In [1]:
import time
from pyspark.sql import SparkSession
from pyspark.sql.functions import col, when, count

# Paths for the two CSV files
csv_path_1 = "s3://initial-notebook-data-bucket-dblab-905418150721/CrimeData/Crime_Data_from_2010_to_2019_20241101.csv"
csv_path_2 = "s3://initial-notebook-data-bucket-dblab-905418150721/CrimeData/Crime_Data_from_2020_to_Present_20241101.csv"


# Start Spark session
spark = SparkSession.builder \
    .appName("Query 1") \
    .config("spark.executor.instances", 4) \
    .getOrCreate()

Starting Spark application


ID,YARN Application ID,Kind,State,Spark UI,Driver log,User,Current session?
1864,application_1732639283265_1825,pyspark,idle,Link,Link,,✔


FloatProgress(value=0.0, bar_style='info', description='Progress:', layout=Layout(height='25px', width='50%'),…

SparkSession available as 'spark'.


FloatProgress(value=0.0, bar_style='info', description='Progress:', layout=Layout(height='25px', width='50%'),…

In [2]:
#DATAFRAME
start_time = time.time()

# Load the first CSV file
csv_df_1 = spark.read.format("csv").option("header", "true").option("inferSchema", "true").load(csv_path_1)

# Load the second CSV file
csv_df_2 = spark.read.format("csv").option("header", "true").option("inferSchema", "true").load(csv_path_2)

# Combine the two DataFrames
combined_df = csv_df_1.union(csv_df_2)

combined_df_1 = combined_df.filter(~((col('LAT') == 0) & (col('LON') == 0)))

# Filter for aggravated assault crimes
aggravated_assault_df = combined_df_1.filter(combined_df["Crm Cd Desc"].rlike("(?i).*aggravated assault*"))

# Add age group column
age_grouped_df = aggravated_assault_df.withColumn(
    "Age Group",
    when((col("Vict Age") > 0) & (col("Vict Age") < 18), "Children")
    .when((col("Vict Age") >= 18) & (col("Vict Age") <= 24), "Young Adults")
    .when((col("Vict Age") >= 25) & (col("Vict Age") <= 64), "Adults")
    .when(col("Vict Age") > 64, "Elderly")
    .otherwise("Unknown")
)

age_group_counts_df_1 = age_grouped_df.filter(col("Age Group") != "Unknown")
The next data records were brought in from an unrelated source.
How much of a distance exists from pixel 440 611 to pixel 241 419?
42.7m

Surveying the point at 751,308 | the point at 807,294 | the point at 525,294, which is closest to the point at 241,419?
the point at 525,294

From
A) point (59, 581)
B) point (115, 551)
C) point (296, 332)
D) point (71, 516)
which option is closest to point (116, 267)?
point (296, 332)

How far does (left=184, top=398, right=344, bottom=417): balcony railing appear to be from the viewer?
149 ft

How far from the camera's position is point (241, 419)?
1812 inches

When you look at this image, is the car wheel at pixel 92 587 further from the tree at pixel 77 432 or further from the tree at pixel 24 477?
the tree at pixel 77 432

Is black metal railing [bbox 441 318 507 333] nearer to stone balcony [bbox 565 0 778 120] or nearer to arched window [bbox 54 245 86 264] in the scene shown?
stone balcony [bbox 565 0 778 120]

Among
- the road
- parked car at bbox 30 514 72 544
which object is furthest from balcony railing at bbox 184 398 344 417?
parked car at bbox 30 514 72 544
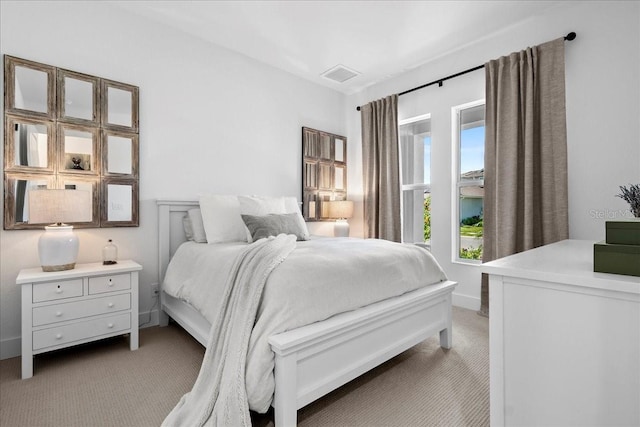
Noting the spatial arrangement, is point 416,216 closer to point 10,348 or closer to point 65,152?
point 65,152

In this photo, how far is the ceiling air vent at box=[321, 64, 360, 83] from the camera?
3.74 meters

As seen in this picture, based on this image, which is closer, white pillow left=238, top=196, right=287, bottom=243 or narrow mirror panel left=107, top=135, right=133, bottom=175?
narrow mirror panel left=107, top=135, right=133, bottom=175

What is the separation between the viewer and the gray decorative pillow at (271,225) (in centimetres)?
250

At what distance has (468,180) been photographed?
338cm

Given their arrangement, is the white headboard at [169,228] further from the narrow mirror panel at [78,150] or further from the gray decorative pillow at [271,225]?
the gray decorative pillow at [271,225]

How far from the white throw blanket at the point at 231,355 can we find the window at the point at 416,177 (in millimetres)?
2614

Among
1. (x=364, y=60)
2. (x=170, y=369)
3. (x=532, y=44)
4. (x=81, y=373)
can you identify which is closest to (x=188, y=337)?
(x=170, y=369)

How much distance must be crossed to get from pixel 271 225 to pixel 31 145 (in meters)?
1.79

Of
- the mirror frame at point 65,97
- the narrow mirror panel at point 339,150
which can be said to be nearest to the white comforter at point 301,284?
the mirror frame at point 65,97

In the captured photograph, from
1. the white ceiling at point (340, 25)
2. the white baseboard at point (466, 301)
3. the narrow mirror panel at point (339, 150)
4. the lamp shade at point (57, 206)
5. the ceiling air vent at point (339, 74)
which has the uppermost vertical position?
the white ceiling at point (340, 25)

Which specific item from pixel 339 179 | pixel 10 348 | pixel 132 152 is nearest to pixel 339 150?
pixel 339 179

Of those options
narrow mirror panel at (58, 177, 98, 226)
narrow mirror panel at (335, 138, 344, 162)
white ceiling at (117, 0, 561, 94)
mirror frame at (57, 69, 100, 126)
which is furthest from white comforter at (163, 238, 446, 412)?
narrow mirror panel at (335, 138, 344, 162)

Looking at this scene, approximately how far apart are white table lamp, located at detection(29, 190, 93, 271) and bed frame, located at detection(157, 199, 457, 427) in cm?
83

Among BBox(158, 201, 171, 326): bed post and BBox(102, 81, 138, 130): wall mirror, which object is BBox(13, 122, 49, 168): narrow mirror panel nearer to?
BBox(102, 81, 138, 130): wall mirror
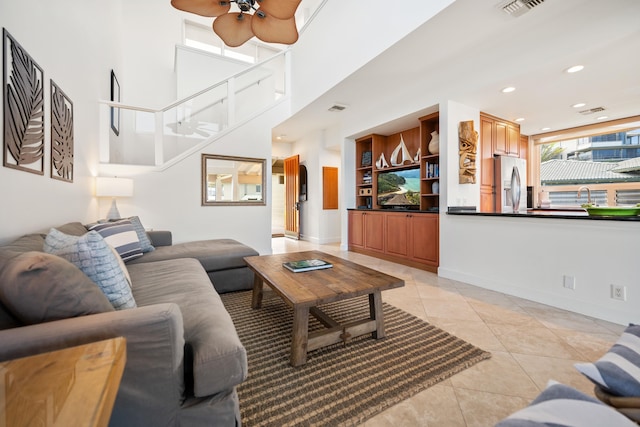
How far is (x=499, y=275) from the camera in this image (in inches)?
121

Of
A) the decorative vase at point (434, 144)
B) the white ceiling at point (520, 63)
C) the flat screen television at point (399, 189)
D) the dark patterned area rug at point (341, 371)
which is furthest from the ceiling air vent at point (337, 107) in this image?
the dark patterned area rug at point (341, 371)

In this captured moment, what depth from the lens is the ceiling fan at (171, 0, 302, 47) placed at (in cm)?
256

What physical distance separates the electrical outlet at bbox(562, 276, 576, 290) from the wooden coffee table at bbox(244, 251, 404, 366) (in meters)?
1.92

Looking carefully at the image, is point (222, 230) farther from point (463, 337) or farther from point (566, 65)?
point (566, 65)

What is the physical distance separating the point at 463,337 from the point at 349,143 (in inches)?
168

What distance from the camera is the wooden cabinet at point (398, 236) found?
391 cm

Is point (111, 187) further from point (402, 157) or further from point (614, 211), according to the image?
point (614, 211)

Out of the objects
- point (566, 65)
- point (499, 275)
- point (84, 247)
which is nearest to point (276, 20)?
point (84, 247)

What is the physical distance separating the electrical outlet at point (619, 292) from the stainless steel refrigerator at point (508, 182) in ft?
6.37

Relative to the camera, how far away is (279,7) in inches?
99.4

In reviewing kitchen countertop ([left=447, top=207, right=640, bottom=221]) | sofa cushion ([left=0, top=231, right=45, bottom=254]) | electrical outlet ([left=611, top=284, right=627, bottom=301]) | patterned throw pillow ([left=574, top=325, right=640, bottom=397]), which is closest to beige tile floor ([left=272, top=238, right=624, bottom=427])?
electrical outlet ([left=611, top=284, right=627, bottom=301])

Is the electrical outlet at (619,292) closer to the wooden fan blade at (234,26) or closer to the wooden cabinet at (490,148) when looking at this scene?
the wooden cabinet at (490,148)

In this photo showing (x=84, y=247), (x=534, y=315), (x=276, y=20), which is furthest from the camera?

# Group by age group and count incidents
age_group_counts_df_2 = age_group_counts_df_1.groupBy("Age Group").agg(count("*").alias("Incident Count"))

# Sort by incident count
sorted_age_groups_df = age_group_counts_df_2.orderBy(col("Incident Count").desc())
end_time = time.time()
df_execution_time = end_time - start_time

# Show results
sorted_age_groups_df.show()

# Measure execution time
print(f"DataFrame API execution time: {df_execution_time} seconds")

FloatProgress(value=0.0, bar_style='info', description='Progress:', layout=Layout(height='25px', width='50%'),…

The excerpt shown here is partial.